- **EXERCISE BRIEF**: Beneath this task are records; print exactly the stretch of them from the line with "Researchers analyzed a" through the line with "At each node j in", both ends included.

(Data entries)
********************

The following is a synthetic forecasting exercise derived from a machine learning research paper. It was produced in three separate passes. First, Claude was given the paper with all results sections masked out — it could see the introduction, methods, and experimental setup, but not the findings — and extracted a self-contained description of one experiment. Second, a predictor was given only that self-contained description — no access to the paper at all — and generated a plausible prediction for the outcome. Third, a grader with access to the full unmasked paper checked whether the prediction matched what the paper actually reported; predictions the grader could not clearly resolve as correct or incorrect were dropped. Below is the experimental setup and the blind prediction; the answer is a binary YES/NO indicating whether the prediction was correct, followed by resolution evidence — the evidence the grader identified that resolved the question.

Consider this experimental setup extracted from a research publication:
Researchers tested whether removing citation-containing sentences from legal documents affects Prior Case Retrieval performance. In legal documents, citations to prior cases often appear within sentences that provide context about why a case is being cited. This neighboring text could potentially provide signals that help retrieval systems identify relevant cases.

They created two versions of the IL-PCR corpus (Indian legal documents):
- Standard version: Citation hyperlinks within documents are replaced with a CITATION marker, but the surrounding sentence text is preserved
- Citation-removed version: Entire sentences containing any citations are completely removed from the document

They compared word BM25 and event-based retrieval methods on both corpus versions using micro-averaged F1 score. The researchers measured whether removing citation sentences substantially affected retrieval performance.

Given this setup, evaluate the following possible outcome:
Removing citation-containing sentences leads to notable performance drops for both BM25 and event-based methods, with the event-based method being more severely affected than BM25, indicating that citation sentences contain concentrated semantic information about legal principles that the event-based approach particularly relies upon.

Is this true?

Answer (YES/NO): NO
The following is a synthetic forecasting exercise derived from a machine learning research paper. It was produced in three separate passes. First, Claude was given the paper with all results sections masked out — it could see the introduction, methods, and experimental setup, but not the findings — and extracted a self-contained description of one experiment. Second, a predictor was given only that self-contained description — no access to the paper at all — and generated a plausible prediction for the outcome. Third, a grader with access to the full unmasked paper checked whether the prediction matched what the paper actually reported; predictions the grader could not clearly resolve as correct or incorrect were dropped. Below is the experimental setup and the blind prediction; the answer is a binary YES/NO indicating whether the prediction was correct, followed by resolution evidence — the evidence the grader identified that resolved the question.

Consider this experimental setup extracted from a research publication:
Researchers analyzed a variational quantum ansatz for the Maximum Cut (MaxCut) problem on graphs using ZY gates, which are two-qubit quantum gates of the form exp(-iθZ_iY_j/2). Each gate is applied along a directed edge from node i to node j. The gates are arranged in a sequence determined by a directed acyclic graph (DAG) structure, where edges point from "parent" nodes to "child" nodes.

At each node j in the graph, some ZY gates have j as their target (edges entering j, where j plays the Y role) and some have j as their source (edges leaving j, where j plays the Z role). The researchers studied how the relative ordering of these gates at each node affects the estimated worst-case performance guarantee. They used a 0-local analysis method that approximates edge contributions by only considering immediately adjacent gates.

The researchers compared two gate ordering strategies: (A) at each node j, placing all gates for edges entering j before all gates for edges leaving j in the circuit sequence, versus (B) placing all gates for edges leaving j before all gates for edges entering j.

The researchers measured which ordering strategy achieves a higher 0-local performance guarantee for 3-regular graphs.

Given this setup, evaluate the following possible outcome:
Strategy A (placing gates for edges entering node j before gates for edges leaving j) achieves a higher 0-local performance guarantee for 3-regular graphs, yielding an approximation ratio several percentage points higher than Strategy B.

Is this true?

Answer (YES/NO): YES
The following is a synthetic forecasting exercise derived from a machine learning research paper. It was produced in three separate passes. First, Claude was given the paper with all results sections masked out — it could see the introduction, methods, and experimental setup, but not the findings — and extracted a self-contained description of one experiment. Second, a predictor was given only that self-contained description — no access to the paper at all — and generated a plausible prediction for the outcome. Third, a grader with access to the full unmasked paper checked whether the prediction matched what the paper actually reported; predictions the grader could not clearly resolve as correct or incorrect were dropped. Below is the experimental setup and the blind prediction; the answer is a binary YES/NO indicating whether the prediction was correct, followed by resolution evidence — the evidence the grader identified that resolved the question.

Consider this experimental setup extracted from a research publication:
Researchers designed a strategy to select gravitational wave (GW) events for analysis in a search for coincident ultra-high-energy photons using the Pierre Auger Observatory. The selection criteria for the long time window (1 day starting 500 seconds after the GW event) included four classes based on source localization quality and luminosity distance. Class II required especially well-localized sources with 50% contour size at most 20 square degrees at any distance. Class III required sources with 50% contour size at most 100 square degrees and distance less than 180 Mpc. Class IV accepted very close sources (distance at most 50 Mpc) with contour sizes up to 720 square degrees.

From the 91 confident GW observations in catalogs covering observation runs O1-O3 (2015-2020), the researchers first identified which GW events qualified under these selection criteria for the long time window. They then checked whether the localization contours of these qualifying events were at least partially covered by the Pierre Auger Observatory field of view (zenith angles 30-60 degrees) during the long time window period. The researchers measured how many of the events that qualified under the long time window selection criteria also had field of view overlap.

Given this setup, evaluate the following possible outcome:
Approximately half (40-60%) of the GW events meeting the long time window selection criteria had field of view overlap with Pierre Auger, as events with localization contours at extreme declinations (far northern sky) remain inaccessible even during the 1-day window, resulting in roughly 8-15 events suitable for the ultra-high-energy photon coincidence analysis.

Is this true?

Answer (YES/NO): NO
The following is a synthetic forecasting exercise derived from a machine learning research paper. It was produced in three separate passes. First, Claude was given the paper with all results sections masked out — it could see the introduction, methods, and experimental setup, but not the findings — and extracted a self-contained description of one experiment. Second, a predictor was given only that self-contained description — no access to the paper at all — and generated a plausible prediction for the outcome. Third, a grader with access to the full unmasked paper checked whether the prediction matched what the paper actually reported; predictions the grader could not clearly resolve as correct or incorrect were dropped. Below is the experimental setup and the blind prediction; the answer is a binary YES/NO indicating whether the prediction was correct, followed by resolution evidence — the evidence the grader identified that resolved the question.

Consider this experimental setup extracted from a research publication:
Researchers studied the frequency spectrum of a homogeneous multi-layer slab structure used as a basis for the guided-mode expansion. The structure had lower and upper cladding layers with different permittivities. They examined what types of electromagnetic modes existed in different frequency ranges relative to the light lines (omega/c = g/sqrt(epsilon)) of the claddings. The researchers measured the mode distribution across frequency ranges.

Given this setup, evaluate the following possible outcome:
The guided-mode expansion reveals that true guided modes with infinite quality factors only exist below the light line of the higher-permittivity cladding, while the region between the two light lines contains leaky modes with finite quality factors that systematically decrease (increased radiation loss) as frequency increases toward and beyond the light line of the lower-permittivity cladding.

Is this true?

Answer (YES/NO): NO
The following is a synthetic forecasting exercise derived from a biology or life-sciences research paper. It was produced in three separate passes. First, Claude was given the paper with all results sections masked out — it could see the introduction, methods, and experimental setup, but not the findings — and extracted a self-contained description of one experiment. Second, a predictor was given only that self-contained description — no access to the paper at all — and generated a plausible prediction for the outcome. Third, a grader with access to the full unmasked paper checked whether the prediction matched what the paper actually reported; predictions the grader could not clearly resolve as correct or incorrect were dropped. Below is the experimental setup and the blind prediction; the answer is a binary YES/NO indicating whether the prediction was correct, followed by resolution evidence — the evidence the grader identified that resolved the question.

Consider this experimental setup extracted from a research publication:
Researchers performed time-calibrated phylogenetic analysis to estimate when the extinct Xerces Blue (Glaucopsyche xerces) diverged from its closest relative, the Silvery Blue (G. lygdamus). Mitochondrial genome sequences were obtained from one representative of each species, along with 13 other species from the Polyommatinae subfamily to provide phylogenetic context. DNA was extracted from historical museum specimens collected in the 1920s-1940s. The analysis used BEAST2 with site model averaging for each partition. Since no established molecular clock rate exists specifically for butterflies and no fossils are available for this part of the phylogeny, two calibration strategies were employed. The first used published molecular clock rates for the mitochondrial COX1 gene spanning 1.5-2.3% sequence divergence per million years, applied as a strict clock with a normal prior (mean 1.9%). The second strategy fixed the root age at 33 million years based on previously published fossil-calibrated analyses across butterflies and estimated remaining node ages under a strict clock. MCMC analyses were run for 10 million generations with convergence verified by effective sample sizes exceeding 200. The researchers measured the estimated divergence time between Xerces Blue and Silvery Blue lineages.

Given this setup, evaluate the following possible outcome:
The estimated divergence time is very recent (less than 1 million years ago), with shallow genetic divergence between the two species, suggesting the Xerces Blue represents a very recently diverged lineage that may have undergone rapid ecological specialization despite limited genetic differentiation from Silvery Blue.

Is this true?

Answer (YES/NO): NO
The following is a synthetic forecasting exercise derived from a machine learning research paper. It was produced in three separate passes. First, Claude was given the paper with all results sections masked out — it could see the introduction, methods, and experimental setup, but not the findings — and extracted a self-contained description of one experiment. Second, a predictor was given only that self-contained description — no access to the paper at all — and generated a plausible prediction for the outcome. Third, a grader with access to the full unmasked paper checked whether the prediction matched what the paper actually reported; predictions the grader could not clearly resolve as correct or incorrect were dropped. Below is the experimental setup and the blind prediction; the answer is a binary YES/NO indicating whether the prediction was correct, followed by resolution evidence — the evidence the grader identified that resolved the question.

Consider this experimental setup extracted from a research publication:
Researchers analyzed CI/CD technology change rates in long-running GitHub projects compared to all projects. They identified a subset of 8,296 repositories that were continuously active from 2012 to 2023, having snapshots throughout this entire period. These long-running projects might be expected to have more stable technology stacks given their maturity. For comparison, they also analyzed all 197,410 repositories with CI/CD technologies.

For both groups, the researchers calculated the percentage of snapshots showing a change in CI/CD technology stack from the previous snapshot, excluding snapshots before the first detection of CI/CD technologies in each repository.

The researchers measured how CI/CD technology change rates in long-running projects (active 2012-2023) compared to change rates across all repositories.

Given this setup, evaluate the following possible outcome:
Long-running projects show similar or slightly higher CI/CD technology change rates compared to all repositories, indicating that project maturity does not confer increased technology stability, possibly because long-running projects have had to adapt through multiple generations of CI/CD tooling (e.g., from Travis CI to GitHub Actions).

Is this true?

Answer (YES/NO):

********************

- **EXERCISE OUTPUT**:
Researchers analyzed a variational quantum ansatz for the Maximum Cut (MaxCut) problem on graphs using ZY gates, which are two-qubit quantum gates of the form exp(-iθZ_iY_j/2). Each gate is applied along a directed edge from node i to node j. The gates are arranged in a sequence determined by a directed acyclic graph (DAG) structure, where edges point from "parent" nodes to "child" nodes.

At each node j in the graph, some ZY gates have j as their target (edges entering j, where j plays the Y role) and some have j as their source (edges leaving j, where j plays the Z role). The researchers studied how the relative ordering of these gates at each node affects the estimated worst-case performance guarantee. They used a 0-local analysis method that approximates edge contributions by only considering immediately adjacent gates.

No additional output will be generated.